E, da bolognese d’adozione, mi sento in diritto di dare qualche consiglio ai non bolognesi che dovessero visitare questa città, e indicherò cinque posti che per me sono posti incantevoli anche se frequentati da gente che non sa cosa vuol dire Salviettone: la sala Borsa, la cineteca, il museo della memoria di Ustica, il giro dei matti della città di Bologna, la chiesa di Santa Maria della Vita dove c’è il compianto del Cristo morto di Niccolò dell’Arca; vorrei dire due o tre cose che ho imparato in questi quasi vent’anni e che mi sembra possano essere utili, per chi viene a Bologna. La prima è che gli spaghetti alla bolognese, che è un piatto che ho visto sui menu dei ristoranti di tutto il mondo, di Parigi, di Mosca, di Dakar, ho anche letto recentemente che il calciatore Paul Pogba, quando si è trasferito dalla Juventus al Manchester Undited ha chiesto e ottenuto che la sua cuoca italiana lo seguisse in Gran Bretagna, e io avevo pensato che doveva essere proprio un buongustaio, questo Pogba, solo che poi, nel pezzo in cui l’ho letto, che era, se non ricordo male, un’intervista alla cuoca, le si chiedeva quale fosse il piatto preferito, di Pogba, e lei rispondeva: «Gli spaghetti alla bolognese» e io pensavo “No, non è un buongustaio”, perché gli spaghetti alla bolognese, a Bologna, dev’essere l’unica città del mondo, Bologna, che non li fa nessuno, gli spaghetti alla bolognese.

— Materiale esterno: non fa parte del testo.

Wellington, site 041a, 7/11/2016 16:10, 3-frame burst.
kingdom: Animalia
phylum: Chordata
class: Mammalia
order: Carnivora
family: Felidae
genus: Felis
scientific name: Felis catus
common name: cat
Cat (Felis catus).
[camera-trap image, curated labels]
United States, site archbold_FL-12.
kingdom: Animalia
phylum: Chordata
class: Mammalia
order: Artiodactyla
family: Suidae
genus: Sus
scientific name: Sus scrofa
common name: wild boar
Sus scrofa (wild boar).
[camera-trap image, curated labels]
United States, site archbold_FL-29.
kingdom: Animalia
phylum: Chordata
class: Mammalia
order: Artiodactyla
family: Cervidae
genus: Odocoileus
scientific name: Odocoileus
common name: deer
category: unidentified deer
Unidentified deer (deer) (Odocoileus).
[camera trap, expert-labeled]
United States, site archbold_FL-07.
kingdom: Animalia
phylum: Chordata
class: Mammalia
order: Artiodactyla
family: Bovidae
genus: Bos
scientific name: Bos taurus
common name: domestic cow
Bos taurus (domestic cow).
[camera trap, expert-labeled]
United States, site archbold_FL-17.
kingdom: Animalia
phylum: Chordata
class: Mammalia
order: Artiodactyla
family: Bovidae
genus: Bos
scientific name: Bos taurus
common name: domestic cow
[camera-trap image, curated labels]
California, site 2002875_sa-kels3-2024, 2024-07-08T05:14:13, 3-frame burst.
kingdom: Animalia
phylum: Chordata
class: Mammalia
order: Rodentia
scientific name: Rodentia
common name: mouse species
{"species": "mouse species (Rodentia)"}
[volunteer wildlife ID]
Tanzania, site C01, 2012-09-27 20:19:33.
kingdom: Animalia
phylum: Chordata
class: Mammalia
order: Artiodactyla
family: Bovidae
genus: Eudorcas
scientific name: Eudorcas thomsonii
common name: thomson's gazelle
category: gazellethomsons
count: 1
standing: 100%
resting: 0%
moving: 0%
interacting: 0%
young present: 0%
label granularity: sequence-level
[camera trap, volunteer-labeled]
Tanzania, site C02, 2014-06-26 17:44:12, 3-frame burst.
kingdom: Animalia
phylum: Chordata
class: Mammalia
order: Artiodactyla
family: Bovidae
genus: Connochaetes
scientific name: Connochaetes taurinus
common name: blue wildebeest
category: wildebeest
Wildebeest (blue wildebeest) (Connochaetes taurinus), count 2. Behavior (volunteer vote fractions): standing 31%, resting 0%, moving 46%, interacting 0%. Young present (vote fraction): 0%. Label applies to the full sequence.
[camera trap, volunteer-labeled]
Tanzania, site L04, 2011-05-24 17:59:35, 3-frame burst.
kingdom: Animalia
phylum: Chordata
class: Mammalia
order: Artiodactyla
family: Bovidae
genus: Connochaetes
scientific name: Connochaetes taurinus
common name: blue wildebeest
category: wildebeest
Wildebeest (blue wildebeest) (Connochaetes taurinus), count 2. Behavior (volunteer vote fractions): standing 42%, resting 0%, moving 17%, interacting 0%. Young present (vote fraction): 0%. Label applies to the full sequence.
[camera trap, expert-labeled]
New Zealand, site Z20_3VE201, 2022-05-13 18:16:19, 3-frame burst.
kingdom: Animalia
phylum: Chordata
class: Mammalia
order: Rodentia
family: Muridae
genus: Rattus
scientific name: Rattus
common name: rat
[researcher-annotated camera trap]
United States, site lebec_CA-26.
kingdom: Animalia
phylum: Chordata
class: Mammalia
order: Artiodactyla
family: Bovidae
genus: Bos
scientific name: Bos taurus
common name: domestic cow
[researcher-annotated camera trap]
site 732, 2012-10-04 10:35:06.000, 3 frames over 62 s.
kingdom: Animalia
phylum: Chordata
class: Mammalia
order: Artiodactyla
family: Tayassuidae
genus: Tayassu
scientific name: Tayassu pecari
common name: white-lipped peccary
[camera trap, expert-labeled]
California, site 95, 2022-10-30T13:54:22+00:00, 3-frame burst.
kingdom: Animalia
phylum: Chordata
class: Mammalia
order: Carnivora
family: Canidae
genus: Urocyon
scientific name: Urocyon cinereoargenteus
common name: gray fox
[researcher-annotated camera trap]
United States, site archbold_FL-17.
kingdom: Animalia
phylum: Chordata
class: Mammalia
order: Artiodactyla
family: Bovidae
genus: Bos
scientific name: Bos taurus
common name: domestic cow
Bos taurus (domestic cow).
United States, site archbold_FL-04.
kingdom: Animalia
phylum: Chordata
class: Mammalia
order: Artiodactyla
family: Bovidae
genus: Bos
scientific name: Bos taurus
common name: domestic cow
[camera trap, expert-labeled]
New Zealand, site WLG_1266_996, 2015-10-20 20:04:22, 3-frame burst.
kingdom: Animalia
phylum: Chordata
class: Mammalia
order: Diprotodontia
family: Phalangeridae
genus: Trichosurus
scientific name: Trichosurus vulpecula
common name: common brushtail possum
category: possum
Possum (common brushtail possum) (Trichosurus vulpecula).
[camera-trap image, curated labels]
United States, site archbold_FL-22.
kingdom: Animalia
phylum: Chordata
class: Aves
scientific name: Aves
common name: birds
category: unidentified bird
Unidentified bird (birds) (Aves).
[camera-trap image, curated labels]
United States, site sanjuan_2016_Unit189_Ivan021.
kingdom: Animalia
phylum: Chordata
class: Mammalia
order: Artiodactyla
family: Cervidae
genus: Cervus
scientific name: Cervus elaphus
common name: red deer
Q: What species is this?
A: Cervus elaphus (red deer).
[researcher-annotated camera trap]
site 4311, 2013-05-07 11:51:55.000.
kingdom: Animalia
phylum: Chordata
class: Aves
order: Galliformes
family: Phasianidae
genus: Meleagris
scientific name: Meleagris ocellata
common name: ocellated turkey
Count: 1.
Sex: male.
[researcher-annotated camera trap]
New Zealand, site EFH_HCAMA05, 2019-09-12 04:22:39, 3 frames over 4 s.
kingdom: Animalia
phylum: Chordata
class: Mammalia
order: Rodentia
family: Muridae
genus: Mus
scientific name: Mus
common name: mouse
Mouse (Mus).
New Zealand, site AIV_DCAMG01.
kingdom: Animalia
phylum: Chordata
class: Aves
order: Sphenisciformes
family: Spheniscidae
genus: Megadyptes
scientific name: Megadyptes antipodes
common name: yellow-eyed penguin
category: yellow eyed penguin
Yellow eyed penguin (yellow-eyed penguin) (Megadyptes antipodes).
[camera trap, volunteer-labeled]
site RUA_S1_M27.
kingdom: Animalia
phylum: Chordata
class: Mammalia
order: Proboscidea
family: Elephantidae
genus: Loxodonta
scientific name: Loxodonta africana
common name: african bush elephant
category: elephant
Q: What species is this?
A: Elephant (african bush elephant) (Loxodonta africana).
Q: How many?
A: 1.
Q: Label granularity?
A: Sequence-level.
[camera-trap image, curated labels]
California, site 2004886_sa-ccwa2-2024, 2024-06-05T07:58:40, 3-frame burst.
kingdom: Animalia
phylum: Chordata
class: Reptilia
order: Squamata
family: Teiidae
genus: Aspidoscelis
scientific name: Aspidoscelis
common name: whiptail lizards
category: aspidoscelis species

Per via del fatto che, ho chiesto a un ristoratore bolognese, la pasta di semola, con il ragù, non si sposa bene; «Se vuole mangiare un piatto bolognese – mi ha detto quel ristoratore – mangi le tagliatelle al ragù».
Un’altra cosa che non sapevo, quando abitavo a Parma, è che in piazza Maggiore, su quella specie di grande zoccolo che c’è in mezzo, che a Bologna chiamano il crescentone, lì i bolognesi, la domenica, portano i bambini a correre dietro ai piccioni, quelli a cui piace correre dietro ai piccioni, e gli altri, quelli a cui non piace correre dietro ai piccioni, portano i bambini a vedere chi ha la testa più grande.
Da questa postazione, poi, dal crescentone, i bolognesi la conoscono bene non la guardano più, ma i non bolognesi che si trovano sul crescentone, in piazza Maggiore, da qui si trovano nel punto ideale per guardare la celebre Basilica di San Petronio, uno degli incanti della quale consiste nel fatto che, evidentemente, non è finita. Son così belle, le cose che non sono finite, un libro, da finire, una film, da finire, una cattedrale, da finire, mi viene in mente la strofa di una canzone di un cantante italiano che dice «Io voglio aspetta che la fame cresca e che magari non passi mai» (il cantautore si chiama Federico Fiumani e non è di Bologna, è di Osimo, ma scrive delle canzoni belle anche essendo di Osimo), be’, a guardare la facciata di San Petronio, così unica, nella sua incompiutezza, la fame non vi passa mai, e se poi volete avere ancora più fame, io vi consiglio di fare tutta San Petronio per il lungo, di passare davanti all’Archiginnasio, che è la sede dell’università di Bologna, che a Bologna dicono che sia la più antica università del mondo (a Parigi dicono che è quella di Parigi), di arrivare in piazza Galvani e da lì guardare il retro, di San Petronio, che dal retro, se fosse possibile, è ancor più evidente, che hanno interrotto i lavori a metà, e lasciato in sospeso così, adesso i gusti son gusti, ma per me, il retro di San Petronio è il più bel retro di cattedrale che ho mai visto in vita mia.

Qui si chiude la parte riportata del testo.